Gold Mining ETFs Heat Up On M&A Buzz

The gold mining space has been heating up with a three-way fight between the world’s largest gold companies. This is especially true as Newmont Mining Corp (NEM - Free Report) rejected an all-stock merger proposed by Canada’s Barrick Gold (GOLD - Free Report) and reiterated its intention to move forward with the planned smaller U.S. rival Goldcorp (GG - Free Report) merger.

Proposed Barrick Gold Deal

Barrick Gold, the world's largest gold producer, offered to buy U.S. rival Newmont for nearly $18 billion in an all-stock transaction. Under the proposed deal, Newmont shareholders would receive 2.5694 Barrick shares per Newmont share. Barrick shareholders will own roughly 55.9% and Newmont shareholders will own around 44.1% of the combined entity.

The combination will create the world's best gold company, with the largest portfolio of Tier One gold assets and would unlock more than $7 billion net present value (pre-tax) of real synergies.
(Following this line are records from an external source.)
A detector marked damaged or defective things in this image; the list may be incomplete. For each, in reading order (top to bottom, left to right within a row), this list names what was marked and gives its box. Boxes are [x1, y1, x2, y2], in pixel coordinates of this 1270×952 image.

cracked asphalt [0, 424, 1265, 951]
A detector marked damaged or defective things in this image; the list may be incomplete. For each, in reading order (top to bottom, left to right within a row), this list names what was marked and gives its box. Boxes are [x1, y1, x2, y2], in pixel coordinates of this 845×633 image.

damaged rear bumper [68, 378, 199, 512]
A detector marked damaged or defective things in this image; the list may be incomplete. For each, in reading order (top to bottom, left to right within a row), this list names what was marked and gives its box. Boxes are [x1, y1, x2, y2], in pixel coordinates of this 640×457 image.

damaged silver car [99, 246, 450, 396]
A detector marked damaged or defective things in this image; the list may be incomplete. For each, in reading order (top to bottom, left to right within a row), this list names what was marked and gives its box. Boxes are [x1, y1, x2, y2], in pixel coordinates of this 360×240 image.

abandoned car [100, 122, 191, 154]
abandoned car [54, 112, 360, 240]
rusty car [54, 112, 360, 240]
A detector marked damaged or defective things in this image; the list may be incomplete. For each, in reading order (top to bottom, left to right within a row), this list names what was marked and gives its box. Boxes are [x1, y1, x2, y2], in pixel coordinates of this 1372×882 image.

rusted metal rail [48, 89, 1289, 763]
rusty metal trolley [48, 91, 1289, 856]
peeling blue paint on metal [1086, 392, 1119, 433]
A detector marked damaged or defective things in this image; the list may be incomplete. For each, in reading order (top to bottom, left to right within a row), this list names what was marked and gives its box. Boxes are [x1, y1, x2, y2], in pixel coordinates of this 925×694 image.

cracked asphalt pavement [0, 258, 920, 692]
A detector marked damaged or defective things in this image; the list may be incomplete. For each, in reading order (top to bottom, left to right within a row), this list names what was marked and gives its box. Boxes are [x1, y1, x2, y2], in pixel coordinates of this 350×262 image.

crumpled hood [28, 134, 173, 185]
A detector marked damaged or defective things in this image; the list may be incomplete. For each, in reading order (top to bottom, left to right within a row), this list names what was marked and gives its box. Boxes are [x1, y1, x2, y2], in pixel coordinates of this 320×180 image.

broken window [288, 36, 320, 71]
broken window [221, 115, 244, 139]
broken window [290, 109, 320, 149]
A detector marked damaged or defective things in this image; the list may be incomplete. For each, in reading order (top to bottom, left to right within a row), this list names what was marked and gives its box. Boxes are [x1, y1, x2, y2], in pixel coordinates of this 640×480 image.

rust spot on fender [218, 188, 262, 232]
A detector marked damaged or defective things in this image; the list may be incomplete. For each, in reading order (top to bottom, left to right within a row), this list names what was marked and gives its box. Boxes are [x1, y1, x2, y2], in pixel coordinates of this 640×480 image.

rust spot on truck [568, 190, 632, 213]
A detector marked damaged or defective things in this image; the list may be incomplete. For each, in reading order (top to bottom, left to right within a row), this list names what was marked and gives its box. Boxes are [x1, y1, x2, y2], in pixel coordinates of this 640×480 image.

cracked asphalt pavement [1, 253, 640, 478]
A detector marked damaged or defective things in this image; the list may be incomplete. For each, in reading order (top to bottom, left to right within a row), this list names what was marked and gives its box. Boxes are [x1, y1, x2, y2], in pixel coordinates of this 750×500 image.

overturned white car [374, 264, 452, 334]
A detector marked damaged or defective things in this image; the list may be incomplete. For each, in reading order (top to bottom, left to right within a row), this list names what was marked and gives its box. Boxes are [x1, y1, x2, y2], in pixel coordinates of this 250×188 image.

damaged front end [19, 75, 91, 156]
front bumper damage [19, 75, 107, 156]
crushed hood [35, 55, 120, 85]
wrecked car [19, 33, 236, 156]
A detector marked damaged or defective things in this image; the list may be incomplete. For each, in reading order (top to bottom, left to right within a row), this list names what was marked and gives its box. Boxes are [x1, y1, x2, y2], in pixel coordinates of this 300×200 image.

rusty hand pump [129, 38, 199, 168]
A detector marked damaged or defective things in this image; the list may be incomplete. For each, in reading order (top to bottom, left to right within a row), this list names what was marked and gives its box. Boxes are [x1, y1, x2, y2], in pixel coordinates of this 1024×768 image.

The proposed deal was contingent upon the company scrapping its merger with Goldcorp.

Barrick president and CEO Mark Bristow said the deal to be beneficial for shareholders of both companies and far superior to the Newmont’s proposed acquisition of Goldcorp. He estimated the proposed deal will produce annual synergies 7.5 times larger than the projected annual synergies for the Newmont/Goldcorp transaction.

The proposal comes within a month after the world’s largest miner completed its buyout of Randgold Resources for $6.1 billion in an all-stock deal.

Recap of Newmont-Goldcorp Deal

Newmont plans to acquire its smaller rival Goldcorp for $10 billion that will create the world’s largest U.S. gold producer, overtaking Barrick Gold. The transaction represents the biggest ever acquisition in the gold sector. Under the terms of the deal, Newmont has offered 0.3280 of its shares and a couple of cents for each Goldcorp share. Newmont shareholders will own roughly 65% and Goldcorp shareholders will own around 35% of the combined entity.